→ AIM OF THE EXERCISE
Please count how many lines in the records below contain the word "focus", where case counts, and give only that number.

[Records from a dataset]
■ ■ ■

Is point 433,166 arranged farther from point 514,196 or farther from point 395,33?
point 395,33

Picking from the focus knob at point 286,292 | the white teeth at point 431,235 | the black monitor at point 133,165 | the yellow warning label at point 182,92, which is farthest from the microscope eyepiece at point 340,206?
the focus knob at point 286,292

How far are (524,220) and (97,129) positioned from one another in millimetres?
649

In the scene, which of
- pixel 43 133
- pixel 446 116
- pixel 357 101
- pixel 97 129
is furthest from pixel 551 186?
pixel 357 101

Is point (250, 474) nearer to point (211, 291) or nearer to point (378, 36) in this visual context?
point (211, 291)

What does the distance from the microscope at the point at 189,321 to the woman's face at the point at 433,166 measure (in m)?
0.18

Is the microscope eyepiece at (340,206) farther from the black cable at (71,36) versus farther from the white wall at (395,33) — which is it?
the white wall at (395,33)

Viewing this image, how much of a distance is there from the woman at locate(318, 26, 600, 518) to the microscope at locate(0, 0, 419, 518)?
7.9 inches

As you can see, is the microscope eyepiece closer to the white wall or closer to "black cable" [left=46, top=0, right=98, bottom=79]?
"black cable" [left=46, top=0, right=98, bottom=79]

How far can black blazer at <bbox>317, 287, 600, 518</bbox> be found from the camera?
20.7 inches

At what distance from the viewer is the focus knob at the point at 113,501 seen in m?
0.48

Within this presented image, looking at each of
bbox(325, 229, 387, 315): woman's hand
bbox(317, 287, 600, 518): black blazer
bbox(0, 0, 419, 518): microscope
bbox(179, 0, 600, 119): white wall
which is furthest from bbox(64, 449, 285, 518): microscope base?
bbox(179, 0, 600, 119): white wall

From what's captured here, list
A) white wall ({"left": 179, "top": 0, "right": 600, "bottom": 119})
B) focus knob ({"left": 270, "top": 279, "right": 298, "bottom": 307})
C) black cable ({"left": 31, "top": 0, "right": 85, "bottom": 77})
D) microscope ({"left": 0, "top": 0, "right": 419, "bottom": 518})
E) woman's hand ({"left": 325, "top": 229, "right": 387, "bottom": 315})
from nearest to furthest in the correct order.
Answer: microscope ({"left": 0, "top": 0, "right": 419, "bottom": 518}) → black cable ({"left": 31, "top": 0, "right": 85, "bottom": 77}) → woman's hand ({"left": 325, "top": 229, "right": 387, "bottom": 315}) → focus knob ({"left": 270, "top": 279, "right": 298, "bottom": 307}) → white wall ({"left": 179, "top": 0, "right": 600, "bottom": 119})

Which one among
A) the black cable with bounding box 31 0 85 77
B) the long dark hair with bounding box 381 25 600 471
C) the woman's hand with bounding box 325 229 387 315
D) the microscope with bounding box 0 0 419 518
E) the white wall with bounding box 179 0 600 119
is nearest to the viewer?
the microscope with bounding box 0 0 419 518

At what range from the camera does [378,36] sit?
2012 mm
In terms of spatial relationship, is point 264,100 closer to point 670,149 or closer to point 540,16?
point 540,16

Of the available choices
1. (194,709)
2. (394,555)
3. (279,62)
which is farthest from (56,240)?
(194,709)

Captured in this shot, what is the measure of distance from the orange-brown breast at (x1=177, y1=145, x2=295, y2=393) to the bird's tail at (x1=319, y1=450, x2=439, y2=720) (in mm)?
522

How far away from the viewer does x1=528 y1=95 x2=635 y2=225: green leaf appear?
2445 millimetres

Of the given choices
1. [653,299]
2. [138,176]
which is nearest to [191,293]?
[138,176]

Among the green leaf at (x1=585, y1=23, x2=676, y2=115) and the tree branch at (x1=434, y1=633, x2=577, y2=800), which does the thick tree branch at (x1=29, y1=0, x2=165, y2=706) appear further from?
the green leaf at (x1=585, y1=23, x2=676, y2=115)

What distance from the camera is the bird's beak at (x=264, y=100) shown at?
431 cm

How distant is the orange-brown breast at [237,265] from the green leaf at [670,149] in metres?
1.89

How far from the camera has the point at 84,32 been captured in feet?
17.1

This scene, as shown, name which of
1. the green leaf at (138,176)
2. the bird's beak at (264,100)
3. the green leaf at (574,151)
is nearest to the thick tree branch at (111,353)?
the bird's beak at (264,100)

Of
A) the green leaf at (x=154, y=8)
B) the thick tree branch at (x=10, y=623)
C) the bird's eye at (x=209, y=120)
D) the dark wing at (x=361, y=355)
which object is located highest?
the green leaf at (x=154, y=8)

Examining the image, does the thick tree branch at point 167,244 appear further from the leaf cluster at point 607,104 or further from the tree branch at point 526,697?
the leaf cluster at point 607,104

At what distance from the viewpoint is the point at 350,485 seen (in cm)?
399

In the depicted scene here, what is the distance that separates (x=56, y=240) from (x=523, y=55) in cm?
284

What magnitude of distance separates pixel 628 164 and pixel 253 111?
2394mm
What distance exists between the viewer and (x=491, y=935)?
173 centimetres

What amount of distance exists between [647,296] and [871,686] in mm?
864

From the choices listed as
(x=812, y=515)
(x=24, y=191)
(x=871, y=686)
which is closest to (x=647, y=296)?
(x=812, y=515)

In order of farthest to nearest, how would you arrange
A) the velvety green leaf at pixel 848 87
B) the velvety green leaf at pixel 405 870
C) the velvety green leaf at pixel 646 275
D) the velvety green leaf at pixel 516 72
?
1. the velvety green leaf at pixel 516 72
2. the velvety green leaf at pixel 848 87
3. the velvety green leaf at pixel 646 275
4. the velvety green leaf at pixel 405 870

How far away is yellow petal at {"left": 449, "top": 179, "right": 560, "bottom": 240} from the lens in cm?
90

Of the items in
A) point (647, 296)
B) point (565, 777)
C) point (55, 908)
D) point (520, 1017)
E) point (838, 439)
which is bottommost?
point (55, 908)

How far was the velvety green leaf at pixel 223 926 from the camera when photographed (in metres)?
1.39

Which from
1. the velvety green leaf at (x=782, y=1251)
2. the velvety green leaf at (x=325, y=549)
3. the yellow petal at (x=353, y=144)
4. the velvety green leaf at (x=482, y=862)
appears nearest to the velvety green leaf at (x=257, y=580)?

■ ■ ■

→ FULL OUTPUT
5